Downregulation of NR4A1 and Erk5 was performed by using 80 nM of specific Silencer Selected pre designed for NR4A1 (UUUCUGUACUGUGCGCUUGaa and UACCCGUCCAUGAAGGUGCtg) or for Erk5, both purchased from Ambion Life Technology. For every experiment performed, non targeting siRNA (stealth RNAi negative control Invitrogen #12935112) was used as a control. Transfection of siRNA was done with SilentFect from BioRad according to the manufacturer’s instructions.

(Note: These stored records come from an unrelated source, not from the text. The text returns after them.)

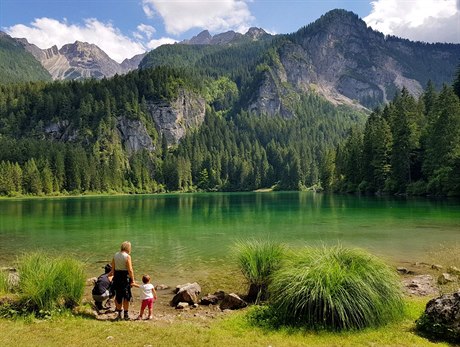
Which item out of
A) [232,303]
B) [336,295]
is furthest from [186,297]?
[336,295]

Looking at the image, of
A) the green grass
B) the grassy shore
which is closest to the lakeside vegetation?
the grassy shore

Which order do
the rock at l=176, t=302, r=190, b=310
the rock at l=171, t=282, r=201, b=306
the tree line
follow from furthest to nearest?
the tree line → the rock at l=171, t=282, r=201, b=306 → the rock at l=176, t=302, r=190, b=310

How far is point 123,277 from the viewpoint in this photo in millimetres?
15031

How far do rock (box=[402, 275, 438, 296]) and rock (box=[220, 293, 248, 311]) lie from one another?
7.49 metres

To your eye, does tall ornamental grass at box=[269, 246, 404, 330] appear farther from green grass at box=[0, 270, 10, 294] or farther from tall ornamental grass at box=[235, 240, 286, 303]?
green grass at box=[0, 270, 10, 294]

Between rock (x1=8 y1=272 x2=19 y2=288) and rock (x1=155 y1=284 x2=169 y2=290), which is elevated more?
rock (x1=8 y1=272 x2=19 y2=288)

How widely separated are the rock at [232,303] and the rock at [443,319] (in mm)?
Result: 6999

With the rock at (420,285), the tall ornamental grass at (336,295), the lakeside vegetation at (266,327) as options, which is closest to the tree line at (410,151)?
the rock at (420,285)

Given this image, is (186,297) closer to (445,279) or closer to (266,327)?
(266,327)

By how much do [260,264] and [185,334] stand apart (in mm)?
5910

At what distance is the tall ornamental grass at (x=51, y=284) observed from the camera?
1420cm

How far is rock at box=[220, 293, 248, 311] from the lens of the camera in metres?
16.5

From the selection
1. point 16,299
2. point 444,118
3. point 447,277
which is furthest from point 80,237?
point 444,118

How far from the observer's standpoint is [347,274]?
12312 mm
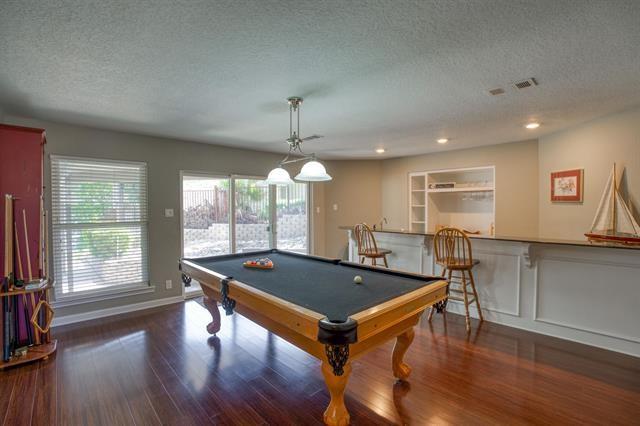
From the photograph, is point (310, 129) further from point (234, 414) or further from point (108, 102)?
point (234, 414)

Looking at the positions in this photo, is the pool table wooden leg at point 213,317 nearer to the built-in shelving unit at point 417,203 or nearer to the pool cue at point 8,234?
the pool cue at point 8,234

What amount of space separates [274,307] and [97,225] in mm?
3236

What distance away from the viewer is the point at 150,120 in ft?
11.4

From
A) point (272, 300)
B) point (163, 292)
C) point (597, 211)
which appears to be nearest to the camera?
point (272, 300)

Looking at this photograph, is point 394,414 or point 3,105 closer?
point 394,414

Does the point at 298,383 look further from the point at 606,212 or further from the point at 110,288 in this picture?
the point at 606,212

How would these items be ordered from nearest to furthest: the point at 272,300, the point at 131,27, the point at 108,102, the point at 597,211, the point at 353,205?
the point at 131,27
the point at 272,300
the point at 108,102
the point at 597,211
the point at 353,205

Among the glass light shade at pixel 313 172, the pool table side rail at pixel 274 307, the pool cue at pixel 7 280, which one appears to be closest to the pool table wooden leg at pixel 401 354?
the pool table side rail at pixel 274 307

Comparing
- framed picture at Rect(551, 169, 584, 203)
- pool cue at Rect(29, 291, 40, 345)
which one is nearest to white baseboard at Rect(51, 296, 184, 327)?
pool cue at Rect(29, 291, 40, 345)

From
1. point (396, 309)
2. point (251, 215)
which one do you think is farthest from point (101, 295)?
point (396, 309)

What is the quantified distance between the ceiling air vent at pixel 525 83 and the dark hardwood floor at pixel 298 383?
2347mm

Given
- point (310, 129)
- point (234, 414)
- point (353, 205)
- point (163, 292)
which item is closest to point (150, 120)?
point (310, 129)

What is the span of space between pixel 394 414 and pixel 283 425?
2.38 ft

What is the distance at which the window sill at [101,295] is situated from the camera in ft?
11.8
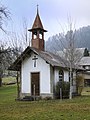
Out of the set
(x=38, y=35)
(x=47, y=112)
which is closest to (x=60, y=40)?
(x=38, y=35)

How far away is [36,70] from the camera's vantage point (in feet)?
102

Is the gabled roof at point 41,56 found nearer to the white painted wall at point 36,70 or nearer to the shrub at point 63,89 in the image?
the white painted wall at point 36,70

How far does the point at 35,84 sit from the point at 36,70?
5.30 feet

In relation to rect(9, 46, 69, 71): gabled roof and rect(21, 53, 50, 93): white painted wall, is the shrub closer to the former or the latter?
rect(21, 53, 50, 93): white painted wall

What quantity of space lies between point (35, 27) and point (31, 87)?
734 cm

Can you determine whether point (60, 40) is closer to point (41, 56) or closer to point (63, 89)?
point (41, 56)

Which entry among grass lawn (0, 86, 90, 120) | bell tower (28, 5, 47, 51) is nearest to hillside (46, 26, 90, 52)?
bell tower (28, 5, 47, 51)

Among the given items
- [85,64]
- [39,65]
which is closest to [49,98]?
[39,65]

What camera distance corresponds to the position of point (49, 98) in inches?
1154

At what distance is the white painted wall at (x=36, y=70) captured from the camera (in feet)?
99.1

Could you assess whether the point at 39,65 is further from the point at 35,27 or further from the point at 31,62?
the point at 35,27

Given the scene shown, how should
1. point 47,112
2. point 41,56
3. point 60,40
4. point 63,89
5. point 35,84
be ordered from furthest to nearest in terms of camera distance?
point 60,40, point 35,84, point 63,89, point 41,56, point 47,112

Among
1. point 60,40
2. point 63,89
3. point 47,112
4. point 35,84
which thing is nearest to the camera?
point 47,112

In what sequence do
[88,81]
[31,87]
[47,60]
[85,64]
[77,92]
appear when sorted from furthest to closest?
[85,64], [88,81], [77,92], [31,87], [47,60]
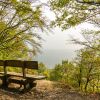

Levels of knockdown were analyzed after 48 h by immunoblot or by qPCR.

Three µl polyethyleneimine (2.5 mg/ml) diluted in 100 µl of serum-free DMEM was added to 2 µg plasmid DNA (Myc-DKK-Tagged ORF clone of mouse NR4A1 (MR209316) or TrueClone Pcmv6-Kan/Neo Vector from Origene), diluted in 100 µl of medium. The transfection mixture was incubated at room temperature for 20 min. Cells were washed and the medium was replaced with 2 ml/well of complete medium. The transfection mixture (200 µl) was added into the cell culture dish to give a total volume of 1.2 ml/well. For stable transfection, culture medium was replaced with selection medium containing 1 mg/ml G-418, after 48 h and culturing continued for one week.

Real time PCR

Total DNA-free cellular RNA was extracted from cells treated with PDGF-BB for indicated periods of time with the RNeasy kit (Qiagen), and was reverse-transcribed (SuperScript II RNase; Invitrogen) to create cDNA templates. The PCR was performed by the CFX Manager (Bio-Rad) according to the manufacturer’s instructions. Glyceraldehyde-3-phosphate dehydrogenase was used as an endogenous control for the relative quantification of the target message. Specific primers were as follows: NR4A1, CTCGCCATCTACACCCAACT (forward) and CTTAGGCAACTGCCTCTGTCC (reverse); glyceraldehyde-3-phosphate dehydrogenase, CCCTTCATTGACCTCCACTACAT (forward) and GGGATTTCCATTGATGACAAG (reverse).

Immunoblotting

Subconfluent cells were starved and incubated with vehicle or inhibitors at the indicated concentrations and thereafter stimulated with PDGF-BB (20 ng/ml, or as specified) for the indicated periods of time. Cells were washed two times in ice-cold phosphate-buffered saline and lysed in 20 mM Tris, pH 7.4, 150 mM NaCl, 5 mM EDTA, 1% Triton X-100, 0.1% SDS, 1% deoxycholate, 1 mM Pefa Bloc and 1 mM sodium orthovanadate. Extracts were clarified by centrifugation, and protein concentration was determined by the BCA protein assay (Pierce). Equal amounts of lysates were boiled with SDS sample buffer containing dithiothreitol. Proteins were separated by SDS-PAGE and then electro-transferred to polyvinylidene difluoride membranes (Immobilon P), which were blocked in 5% BSA or 5% milk in Tris-buffered saline solution containing 0.1% Tween-20. Primary antibodies were diluted according to the manufacturer’s instructions and membranes incubated overnight at 4°C. After washing, the membranes were incubated with horseradish peroxidase-conjugated anti-rabbit or anti-mouse IgG antibodies (both from Amersham Biosciences), and proteins were visualized using ECL immunoblotting detection systems from Roche Applied Science on a cooled charge-coupled device (CCD) camera (Bio-Rad). Densitometrical analysis of the immunoblots was performed using Quantity One software (Bio-Rad).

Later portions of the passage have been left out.